▶ **Required action**: Return the material below exactly, but only from the line with "A New Day Black" through the line with "Used BMW iX3 2024 Leading Model", and without its pictures.

▶ **The data**:
* * * * *

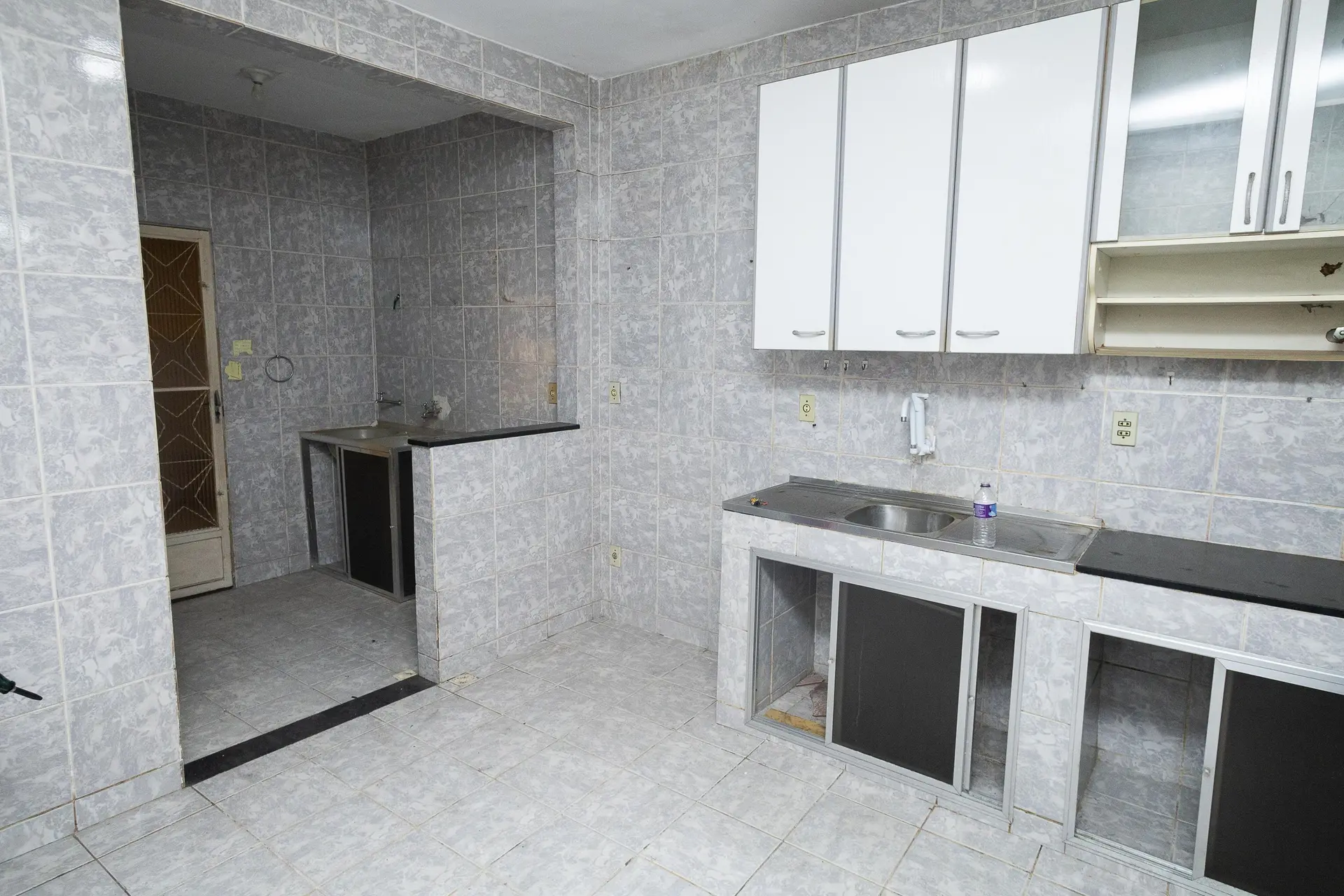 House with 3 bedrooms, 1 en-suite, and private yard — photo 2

* * * * *

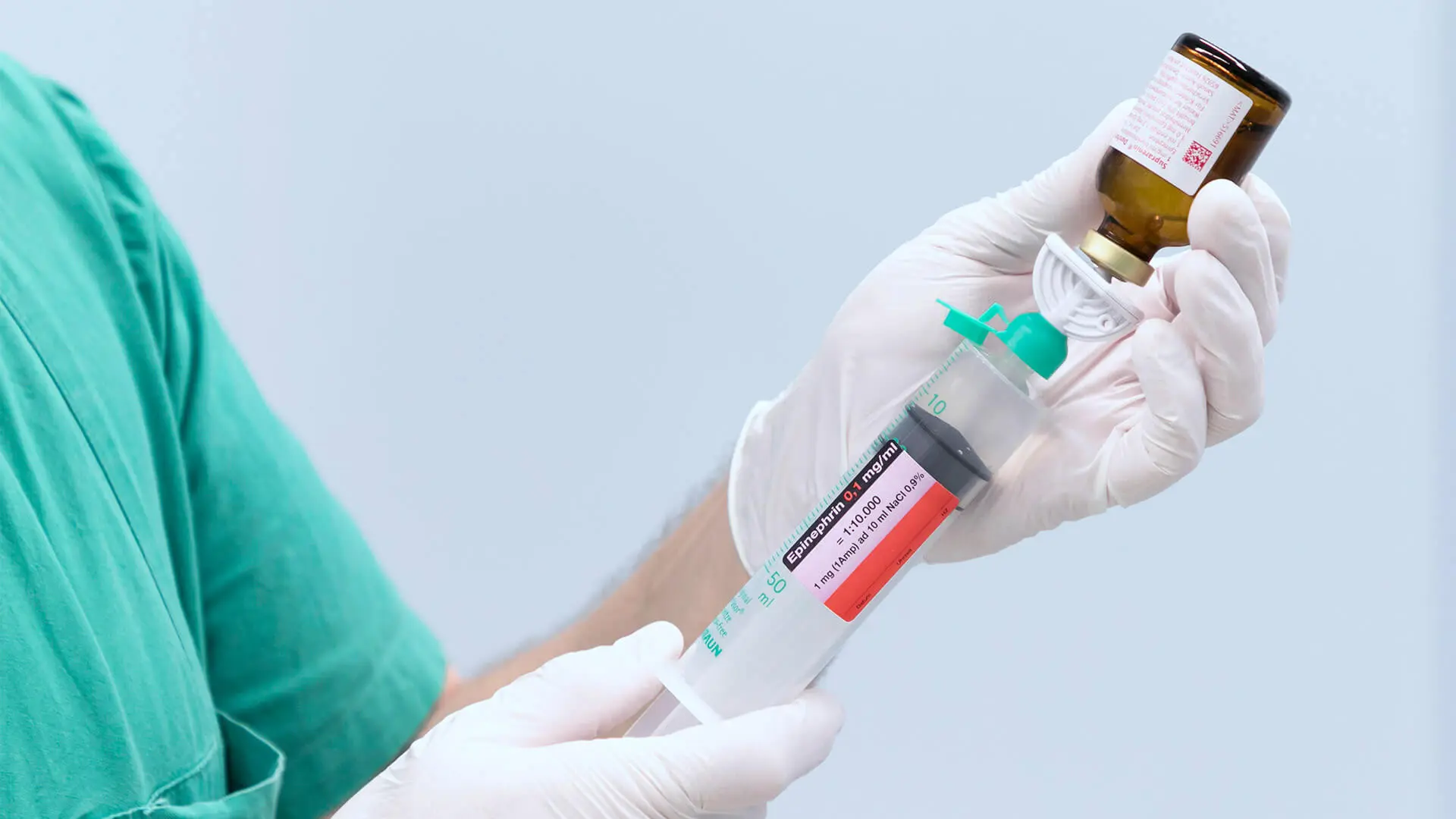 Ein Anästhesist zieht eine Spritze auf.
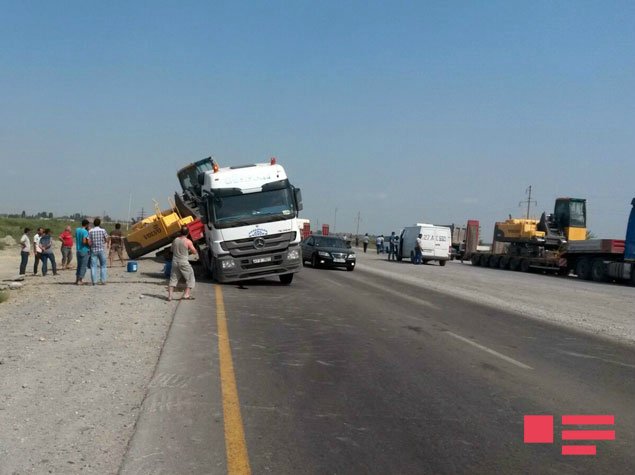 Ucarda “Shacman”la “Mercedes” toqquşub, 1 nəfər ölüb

* * * * *

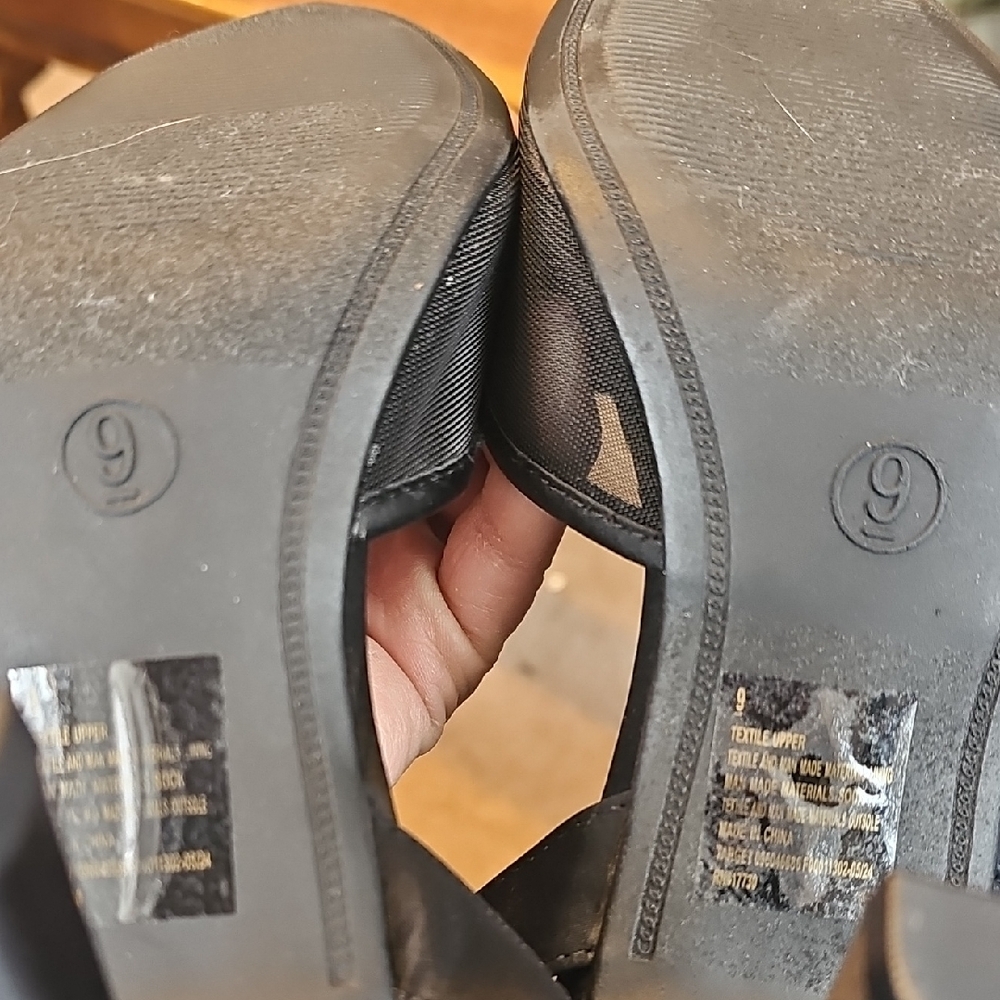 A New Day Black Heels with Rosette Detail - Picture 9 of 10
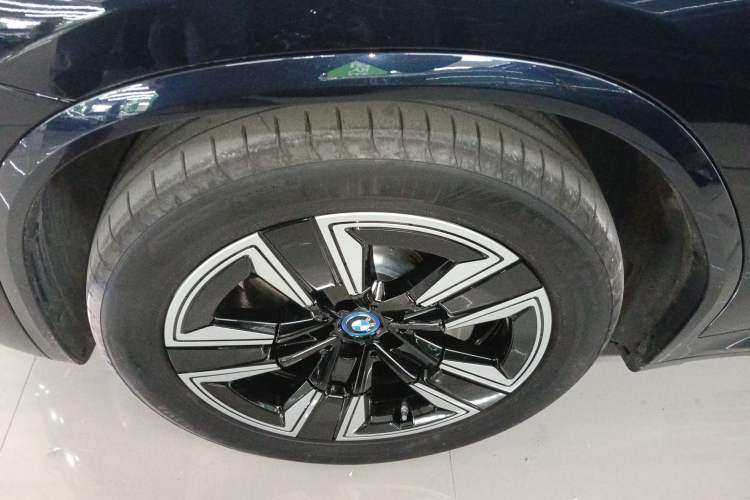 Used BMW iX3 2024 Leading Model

* * * * *

▶ **Solution**:
 A New Day Black Heels with Rosette Detail - Picture 9 of 10
 Used BMW iX3 2024 Leading Model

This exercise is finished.